民主派勢力がネットを通じて支持を拡大することをミャンマー軍がこれまで以上に警戒しているのは明らかで、情報統制を強化するねらいがあるものと見られます。

禁錮刑重ねて政治生命絶つ狙いか

総選挙を前に軍が最も警戒するのが、アウン・サン・スー・チー氏の存在です。

アウン・サン・スー・チー氏(2019年)

アウン・サン・スー・チー氏が率いる政党、NLD=国民民主連盟が次の総選挙で再び大きな支持を得る事態となれば、2020年に行われた前回の総選挙の結果を受け入れずクーデターを起こした軍の正当性が大きく揺らぐことになります。

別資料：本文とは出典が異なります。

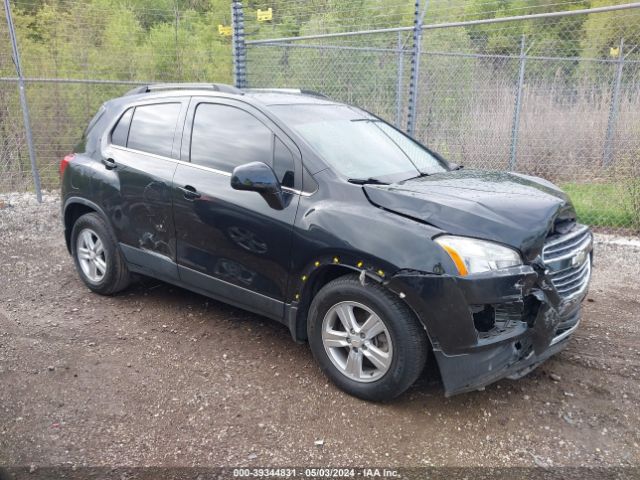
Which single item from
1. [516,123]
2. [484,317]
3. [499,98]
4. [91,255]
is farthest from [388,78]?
[484,317]

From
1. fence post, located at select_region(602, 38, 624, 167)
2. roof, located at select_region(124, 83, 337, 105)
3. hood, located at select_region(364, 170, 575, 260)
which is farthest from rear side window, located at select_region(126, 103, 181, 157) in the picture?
fence post, located at select_region(602, 38, 624, 167)

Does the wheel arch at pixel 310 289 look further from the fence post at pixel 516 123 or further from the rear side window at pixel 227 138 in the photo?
the fence post at pixel 516 123

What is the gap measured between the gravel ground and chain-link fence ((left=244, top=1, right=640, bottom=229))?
3844 mm

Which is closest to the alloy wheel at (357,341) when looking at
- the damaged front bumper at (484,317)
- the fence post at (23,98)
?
the damaged front bumper at (484,317)

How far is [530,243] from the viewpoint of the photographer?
2871 millimetres

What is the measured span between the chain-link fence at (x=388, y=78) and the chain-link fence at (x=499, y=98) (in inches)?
1.0

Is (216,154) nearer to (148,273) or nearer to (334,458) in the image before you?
(148,273)

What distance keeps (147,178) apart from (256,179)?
4.18ft

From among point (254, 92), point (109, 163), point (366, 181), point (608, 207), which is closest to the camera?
point (366, 181)

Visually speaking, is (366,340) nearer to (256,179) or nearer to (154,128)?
(256,179)

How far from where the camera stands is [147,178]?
405 cm

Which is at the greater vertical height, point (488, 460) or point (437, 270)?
point (437, 270)

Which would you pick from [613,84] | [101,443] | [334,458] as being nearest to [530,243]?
[334,458]

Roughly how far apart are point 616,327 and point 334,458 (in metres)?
2.75
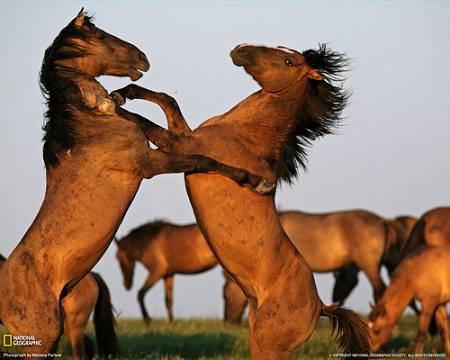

軍に拘束されたアウン・サン・スー・チー氏に対する一連の裁判は、軍の統制のもとで非公開で行われていて、有罪判決は社会不安を引き起こした罪など、これまでに14件、刑期は合わせて26年になっています。

アウン・サン・スー・チー氏に対する裁判(2021年5月)

軍としては、総選挙を前に刑期を積み重ねていくことで、アウン・サン・スー・チー氏の政治的な影響力を排除する思惑があるとみられています。

ただ、アウン・サン・スー・チー氏は過去何度も軍による軟禁などの圧力を受けながらも、そのたびに復活し、国民の絶大な支持を集めてきました。

現在、アウン・サン・スー・チー氏への支持は地下に潜っていますが、再び「軍への抵抗のシンボル」となったことで、影響力をそぐのは難しいとの見方もあります。

総選挙へ向けてどうなる?ミャンマー情勢

ミャンマー軍は今後も権力を維持するため、総選挙で軍に近い政党が有利な結果を得られるよう、制度の変更も検討しています。

一方の民主派の側は今後、軍主導で行われる選挙は受け入れられないという立場を示すとみられます。

選挙が近づくにつれて、双方の対立はさらに先鋭化する見通しで、現地は緊迫の度合いを増すものとみられます。